= Problem to work on =
From the chapter on Andrew Barton below, list every monarch or emperor it names.

= Document section =
Читать книгу Privateers and Privateering - Edward Phillips Statham - Страница 9

CHAPTER II

Оглавление

Table of Contents

ANDREW BARTON

There was living at the commencement of the sixteenth century a Scotsman, named Andrew Barton, who acquired considerable notoriety by reason of his exploits at sea; and indeed, he was instrumental in bringing to a definite issue the condition of high tension existing between England and Scotland at that time, which culminated in the battle of Flodden Field.

It appears, from certain State Papers, that one John Barton, the father of Andrew, somewhere about the year 1476, in the reign of James III. of Scotland, got into trouble with the Portuguese, who captured his vessel and goods and otherwise ill-treated him; upon representation of which injuries he obtained letters of marque against the Portuguese, in the usual terms.

Apparently, however, John did not succeed in obtaining substantial restitution by this means, for we learn, in a letter from James IV. to Maximilian, Emperor of Germany, dated December 8th, 1508, that the letters of marque had been repeatedly suspended, in the hope of obtaining redress; but had been renewed during the previous year, in favour of the late John Barton's three sons, one of whom—Robert—was the occasion of the writing of this letter; the Portuguese having taken him prisoner, and proposing to hang him as a pirate, which, says King James, he is not, having authority to act against the Portuguese, by virtue of my letters of marque.

All this argues a considerable amount of favour towards the Bartons on the Scottish monarch's part; for it must be admitted that the renewal of letters of marque, after they had run intermittently for thirty years in respect of one incident, was a straining of the elasticity of conventions.

The Bartons had, in fact, been high in favour both with James III. and his successor, and were constantly employed by them in maritime affairs, being frequently entrusted, as we learn from the accounts of the Lord Treasurer of Scotland, with the handling of large sums of money.

= Information provided =
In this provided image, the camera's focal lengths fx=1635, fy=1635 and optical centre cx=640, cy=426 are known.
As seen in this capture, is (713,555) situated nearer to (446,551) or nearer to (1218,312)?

= Solution to this task =
- James III. of Scotland
- James IV.
- Maximilian, Emperor of Germany